This list depends on the currently installed extensions and can change in the future

Proposal

Custom Resource on the garden cluster

The Garden cluster has a new Custom Resource which is stored in the project namespace of the Shoot called ShootState. It contains all the required data described above so that the control plane can be recreated on the Destination Seed.

This data is separated into two sections. The first is generated by the gardenlet and then either used to generate new resources (e.g secrets) or is directly deployed to the Shoot’s control plane on the Destination Seed.

The second is generated by the extension controllers in the seed.

apiVersion: core.gardener.cloud/v1alpha1
kind: ShootState
metadata:
  name: my-shoot
  namespace: garden-core
  ownerReference:
    apiVersion: core.gardener.cloud/v1beta1
    blockOwnerDeletion: true
    controller: true
    kind: Shoot
    name: my-shoot
    uid: ...
  finalizers:
  - gardener
gardenlet:
  secrets:
  - name: ca
    data:
      ca.crt: ...
      ca.key: ...
  - name: ssh-keypair
    data:
      id_rsa: ...
  - name:
...
extensions:
- kind: Infrastructure
  state: ... (Terraform state)
- kind: ControlPlane
  purpose: normal
  state: ... (Certificates generated by the extension)
- kind: Worker
  state: ... (Machine objects)

The state data is saved as a runtime.RawExtension type, which can be encoded/decoded by the corresponding extension controller.

There can be sensitive data in the ShootState which has to be hidden from the end-users.
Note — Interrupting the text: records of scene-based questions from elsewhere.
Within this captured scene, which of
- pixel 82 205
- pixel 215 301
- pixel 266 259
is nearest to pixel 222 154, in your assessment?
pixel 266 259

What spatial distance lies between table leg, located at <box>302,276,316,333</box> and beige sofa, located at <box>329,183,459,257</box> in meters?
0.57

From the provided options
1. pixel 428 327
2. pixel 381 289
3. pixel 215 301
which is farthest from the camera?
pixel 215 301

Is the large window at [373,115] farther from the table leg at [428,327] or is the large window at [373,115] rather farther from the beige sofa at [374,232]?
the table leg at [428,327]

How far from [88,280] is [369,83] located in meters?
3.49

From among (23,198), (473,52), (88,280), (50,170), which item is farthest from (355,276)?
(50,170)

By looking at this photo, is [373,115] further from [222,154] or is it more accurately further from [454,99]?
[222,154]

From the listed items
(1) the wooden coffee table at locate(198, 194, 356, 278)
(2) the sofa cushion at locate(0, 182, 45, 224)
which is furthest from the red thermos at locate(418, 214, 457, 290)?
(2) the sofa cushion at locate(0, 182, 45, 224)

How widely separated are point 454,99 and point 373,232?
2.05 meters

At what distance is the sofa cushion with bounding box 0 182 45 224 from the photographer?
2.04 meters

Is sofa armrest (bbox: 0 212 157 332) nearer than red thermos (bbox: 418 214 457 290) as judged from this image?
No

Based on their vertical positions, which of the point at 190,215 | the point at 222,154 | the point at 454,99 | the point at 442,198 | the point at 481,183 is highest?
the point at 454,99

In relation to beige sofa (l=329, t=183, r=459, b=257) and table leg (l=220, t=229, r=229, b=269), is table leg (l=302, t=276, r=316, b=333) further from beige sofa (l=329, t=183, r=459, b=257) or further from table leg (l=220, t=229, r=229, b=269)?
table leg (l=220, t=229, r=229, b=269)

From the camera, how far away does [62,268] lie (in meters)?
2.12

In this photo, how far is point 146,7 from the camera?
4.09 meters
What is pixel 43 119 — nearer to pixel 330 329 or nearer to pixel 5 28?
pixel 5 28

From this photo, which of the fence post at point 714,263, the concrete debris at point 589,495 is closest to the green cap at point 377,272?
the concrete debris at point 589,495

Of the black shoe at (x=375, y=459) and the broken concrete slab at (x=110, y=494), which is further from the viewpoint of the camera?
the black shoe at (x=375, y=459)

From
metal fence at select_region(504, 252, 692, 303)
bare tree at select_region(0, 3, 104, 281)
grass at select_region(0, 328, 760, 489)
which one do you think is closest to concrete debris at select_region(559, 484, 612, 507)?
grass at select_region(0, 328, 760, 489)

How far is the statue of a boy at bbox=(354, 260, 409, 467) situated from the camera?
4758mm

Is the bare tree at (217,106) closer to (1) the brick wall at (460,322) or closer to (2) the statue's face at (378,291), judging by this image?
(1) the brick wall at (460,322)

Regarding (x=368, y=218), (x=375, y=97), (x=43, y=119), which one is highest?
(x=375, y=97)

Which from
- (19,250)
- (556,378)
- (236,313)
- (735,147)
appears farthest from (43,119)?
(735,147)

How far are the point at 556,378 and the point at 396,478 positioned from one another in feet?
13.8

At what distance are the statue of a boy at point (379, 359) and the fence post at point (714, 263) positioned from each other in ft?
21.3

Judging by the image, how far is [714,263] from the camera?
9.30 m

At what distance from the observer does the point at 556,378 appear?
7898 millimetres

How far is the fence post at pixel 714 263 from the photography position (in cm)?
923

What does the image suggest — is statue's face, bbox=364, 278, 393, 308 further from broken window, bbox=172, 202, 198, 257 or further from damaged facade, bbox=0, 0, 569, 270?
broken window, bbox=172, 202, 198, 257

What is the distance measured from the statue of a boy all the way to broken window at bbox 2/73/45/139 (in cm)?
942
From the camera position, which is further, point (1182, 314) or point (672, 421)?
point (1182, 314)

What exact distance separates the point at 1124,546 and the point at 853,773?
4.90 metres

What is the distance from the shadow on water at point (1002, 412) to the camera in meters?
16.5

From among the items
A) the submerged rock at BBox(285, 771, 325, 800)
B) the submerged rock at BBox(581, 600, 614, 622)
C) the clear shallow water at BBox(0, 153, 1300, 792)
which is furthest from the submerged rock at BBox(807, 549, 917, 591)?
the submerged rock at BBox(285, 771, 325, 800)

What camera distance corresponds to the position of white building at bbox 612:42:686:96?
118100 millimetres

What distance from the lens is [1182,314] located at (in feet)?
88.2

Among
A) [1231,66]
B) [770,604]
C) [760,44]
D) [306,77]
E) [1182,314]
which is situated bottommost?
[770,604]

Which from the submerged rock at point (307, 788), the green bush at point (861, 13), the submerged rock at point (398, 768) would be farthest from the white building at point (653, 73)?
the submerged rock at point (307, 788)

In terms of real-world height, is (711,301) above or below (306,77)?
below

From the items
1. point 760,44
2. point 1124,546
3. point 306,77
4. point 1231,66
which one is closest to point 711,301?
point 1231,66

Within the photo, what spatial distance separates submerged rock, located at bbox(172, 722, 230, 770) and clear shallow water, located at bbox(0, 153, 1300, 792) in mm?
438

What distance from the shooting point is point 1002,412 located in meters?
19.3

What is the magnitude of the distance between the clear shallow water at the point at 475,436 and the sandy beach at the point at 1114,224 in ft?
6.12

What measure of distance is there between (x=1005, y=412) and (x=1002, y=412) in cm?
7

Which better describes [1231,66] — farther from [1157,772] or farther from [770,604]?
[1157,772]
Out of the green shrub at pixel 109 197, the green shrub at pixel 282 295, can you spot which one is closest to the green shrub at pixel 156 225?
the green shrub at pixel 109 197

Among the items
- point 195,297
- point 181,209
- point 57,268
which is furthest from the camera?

Hence, it will be recommended to provide an etcd encryption configuration to the Gardener API server in order to encrypt the ShootState resource.

Size limitations

There are limits on the size of the request bodies sent to the kubernetes API server when creating or updating resources: by default ETCD can only accept request bodies which do not exceed 1.5 MiB (this can be configured with the --max-request-bytes flag); the kubernetes API Server has a request body limit of 3 MiB which cannot be set from the outside (with a command line flag); the gRPC configuration used by the API server to talk to ETCD has a limit of 2 MiB per request body which cannot be configured from the outside; and watch requests have a 16 MiB limit on the buffer used to stream resources.

This means that if ShootState is bigger than 1.5 MiB, the ETCD max request bytes will have to be increased. However, there is still an upper limit of 2 MiB imposed by the gRPC configuration.
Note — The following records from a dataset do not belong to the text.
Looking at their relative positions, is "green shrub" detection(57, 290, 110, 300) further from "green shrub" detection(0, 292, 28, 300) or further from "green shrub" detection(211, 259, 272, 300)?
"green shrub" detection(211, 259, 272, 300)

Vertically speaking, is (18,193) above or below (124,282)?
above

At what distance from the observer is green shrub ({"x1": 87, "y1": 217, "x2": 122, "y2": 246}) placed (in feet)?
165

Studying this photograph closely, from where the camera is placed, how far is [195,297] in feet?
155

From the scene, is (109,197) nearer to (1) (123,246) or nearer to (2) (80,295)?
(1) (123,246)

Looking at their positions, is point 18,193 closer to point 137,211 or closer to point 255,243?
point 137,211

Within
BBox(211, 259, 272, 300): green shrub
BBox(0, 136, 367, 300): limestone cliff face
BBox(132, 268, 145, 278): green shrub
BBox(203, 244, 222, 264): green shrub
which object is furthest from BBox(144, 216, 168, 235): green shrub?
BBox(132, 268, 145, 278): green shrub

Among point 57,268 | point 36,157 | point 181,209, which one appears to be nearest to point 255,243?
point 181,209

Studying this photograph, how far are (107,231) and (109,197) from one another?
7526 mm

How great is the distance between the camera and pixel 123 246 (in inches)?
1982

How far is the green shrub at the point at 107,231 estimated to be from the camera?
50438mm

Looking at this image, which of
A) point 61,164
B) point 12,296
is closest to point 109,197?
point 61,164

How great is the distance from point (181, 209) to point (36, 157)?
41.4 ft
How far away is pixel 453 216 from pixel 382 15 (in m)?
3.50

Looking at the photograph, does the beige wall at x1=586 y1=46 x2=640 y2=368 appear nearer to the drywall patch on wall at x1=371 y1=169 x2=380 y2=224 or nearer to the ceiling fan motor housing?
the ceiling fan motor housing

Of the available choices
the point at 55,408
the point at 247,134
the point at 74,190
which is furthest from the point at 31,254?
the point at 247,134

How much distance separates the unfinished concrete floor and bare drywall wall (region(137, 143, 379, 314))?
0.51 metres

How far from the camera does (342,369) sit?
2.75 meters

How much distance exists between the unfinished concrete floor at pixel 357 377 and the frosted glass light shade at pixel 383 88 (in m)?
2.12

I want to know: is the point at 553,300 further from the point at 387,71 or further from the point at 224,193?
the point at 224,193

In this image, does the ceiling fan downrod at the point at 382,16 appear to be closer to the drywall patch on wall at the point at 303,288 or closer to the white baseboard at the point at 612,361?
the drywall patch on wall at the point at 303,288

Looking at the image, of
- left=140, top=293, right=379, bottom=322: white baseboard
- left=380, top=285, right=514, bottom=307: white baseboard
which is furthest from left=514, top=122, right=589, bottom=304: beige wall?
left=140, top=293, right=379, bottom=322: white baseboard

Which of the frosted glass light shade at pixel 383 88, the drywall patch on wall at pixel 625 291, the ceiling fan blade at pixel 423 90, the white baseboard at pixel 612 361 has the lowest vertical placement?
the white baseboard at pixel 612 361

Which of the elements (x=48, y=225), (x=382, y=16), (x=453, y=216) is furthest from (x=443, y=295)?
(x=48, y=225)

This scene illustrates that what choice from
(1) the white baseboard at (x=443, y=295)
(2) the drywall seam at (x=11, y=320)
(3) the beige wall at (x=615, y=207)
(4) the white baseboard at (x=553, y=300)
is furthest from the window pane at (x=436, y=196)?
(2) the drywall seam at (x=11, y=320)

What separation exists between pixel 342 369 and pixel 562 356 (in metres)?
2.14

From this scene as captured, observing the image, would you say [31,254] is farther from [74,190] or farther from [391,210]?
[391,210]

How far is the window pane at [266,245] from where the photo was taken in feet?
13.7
If ShootState exceeds this size limitation it must make use of configmap/secret references to store the state of extension controllers. This is an implementation detail of Gardener and can be done at a later time if necessary as extensions will not be affected.
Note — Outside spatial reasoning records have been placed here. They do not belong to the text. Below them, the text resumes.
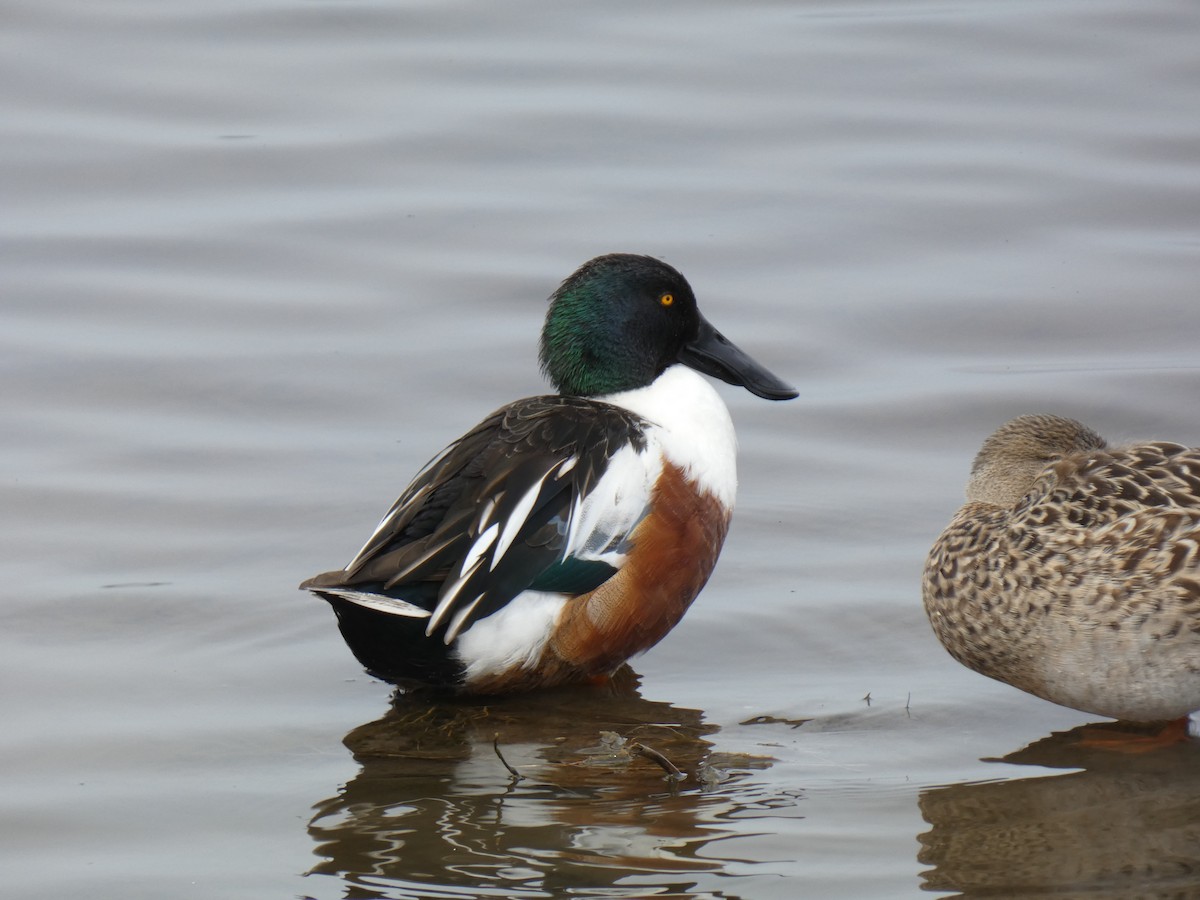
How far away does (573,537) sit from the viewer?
14.1ft

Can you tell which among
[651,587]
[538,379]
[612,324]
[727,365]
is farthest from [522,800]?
[538,379]

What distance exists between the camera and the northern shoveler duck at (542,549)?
4.11 meters

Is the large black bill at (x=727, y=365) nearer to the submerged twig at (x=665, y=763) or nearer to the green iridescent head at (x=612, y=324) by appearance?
the green iridescent head at (x=612, y=324)

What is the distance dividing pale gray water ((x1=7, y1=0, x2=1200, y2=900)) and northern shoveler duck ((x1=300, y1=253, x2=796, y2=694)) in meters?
0.15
Splitting the ShootState into multiple resources could have a positive benefit on performance as the Gardener API Server and Gardener Controller Manager would handle multiple small resources instead of one big resource.

Gardener extensions changes

All extension controllers which require state migration must save their state in a new status.state field and act on an annotation gardener.cloud/operation=restore in the respective Custom Resources which should trigger a restoration operation instead of reconciliation. A restoration operation means that the extension has to restore its state in the Shoot’s namespace on the Destination Seed from the status.state field.

As an example: the Infrastructure resource must save the terraform state.

apiVersion: extensions.gardener.cloud/v1alpha1
kind: Infrastructure
metadata:
  name: infrastructure
  namespace: shoot--foo--bar
spec:
  type: azure
  region: eu-west-1
  secretRef:
    name: cloudprovider
    namespace: shoot--foo--bar
  providerConfig:
    apiVersion: azure.provider.extensions.gardener.cloud/v1alpha1
    kind: InfrastructureConfig
    resourceGroup:
      name: mygroup
    networks:
      vnet: # specify either 'name' or 'cidr'
      # name: my-vnet
        cidr: 10.250.0.0/16
      workers: 10.250.0.0/19
status:
  state: |
      {
          "version": 3,
          "terraform_version": "0.11.14",
          "serial": 2,
          "lineage": "3a1e2faa-e7b6-f5f0-5043-368dd8ea6c10",
          "modules": [
              {
              }
          ]
          ...
      }

Extensions which do not require state migration should set status.state=nil in their Custom Resources and trigger a normal reconciliation operation if the CR contains the core.gardener.cloud/operation=restore annotation.

Similar to the contract for the reconcile operation, the extension controller has to remove the restore annotation after the restoration operation has finished.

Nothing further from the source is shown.